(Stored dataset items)
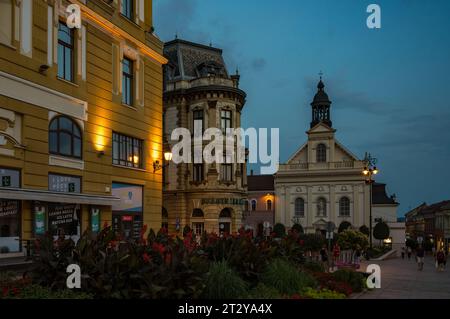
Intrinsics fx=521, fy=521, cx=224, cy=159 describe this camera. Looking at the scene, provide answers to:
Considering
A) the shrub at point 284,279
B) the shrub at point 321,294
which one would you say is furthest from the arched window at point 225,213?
the shrub at point 284,279

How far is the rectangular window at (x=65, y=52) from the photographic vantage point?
2138cm

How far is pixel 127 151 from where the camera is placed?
26078mm

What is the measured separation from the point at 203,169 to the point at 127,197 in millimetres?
24394

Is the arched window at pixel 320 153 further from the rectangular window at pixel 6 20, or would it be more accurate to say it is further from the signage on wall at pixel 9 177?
the rectangular window at pixel 6 20

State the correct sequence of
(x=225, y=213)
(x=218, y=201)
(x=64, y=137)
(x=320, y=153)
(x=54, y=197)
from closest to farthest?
(x=54, y=197) → (x=64, y=137) → (x=218, y=201) → (x=225, y=213) → (x=320, y=153)

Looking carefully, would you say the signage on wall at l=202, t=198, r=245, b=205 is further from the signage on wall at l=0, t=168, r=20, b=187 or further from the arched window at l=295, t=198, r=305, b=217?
the arched window at l=295, t=198, r=305, b=217

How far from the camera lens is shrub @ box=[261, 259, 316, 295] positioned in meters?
14.3

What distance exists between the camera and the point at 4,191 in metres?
17.0

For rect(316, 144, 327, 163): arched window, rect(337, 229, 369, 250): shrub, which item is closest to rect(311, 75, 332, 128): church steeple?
rect(316, 144, 327, 163): arched window

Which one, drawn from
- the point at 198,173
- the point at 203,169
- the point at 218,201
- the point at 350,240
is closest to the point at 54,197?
the point at 350,240

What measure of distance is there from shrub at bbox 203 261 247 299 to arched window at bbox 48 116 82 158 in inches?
423

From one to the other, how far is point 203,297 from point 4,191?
8664 mm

Stated exercise: Express the records above as a JSON list of strings, one string per line, starting at the line that contains "State the correct sequence of" and ending at the last line of the records. Leave out blank lines.

Answer to the task:
[
  "State the correct sequence of",
  "(x=225, y=213)",
  "(x=218, y=201)",
  "(x=64, y=137)",
  "(x=320, y=153)",
  "(x=54, y=197)",
  "from closest to farthest?",
  "(x=54, y=197) → (x=64, y=137) → (x=218, y=201) → (x=225, y=213) → (x=320, y=153)",
  "Looking carefully, would you say the signage on wall at l=202, t=198, r=245, b=205 is further from the signage on wall at l=0, t=168, r=20, b=187 or further from the arched window at l=295, t=198, r=305, b=217?",
  "the arched window at l=295, t=198, r=305, b=217",
  "How far from the camera lens is shrub @ box=[261, 259, 316, 295] positioned in meters?",
  "14.3",
  "What distance exists between the camera and the point at 4,191 in metres?",
  "17.0",
  "For rect(316, 144, 327, 163): arched window, rect(337, 229, 369, 250): shrub, which item is closest to rect(311, 75, 332, 128): church steeple?",
  "rect(316, 144, 327, 163): arched window",
  "Which one, drawn from",
  "- the point at 198,173",
  "- the point at 203,169",
  "- the point at 218,201",
  "- the point at 350,240",
  "is closest to the point at 54,197?",
  "the point at 350,240",
  "What measure of distance is there from shrub at bbox 203 261 247 299 to arched window at bbox 48 116 82 158 in inches?",
  "423",
  "From one to the other, how far is point 203,297 from point 4,191?",
  "8664 mm"
]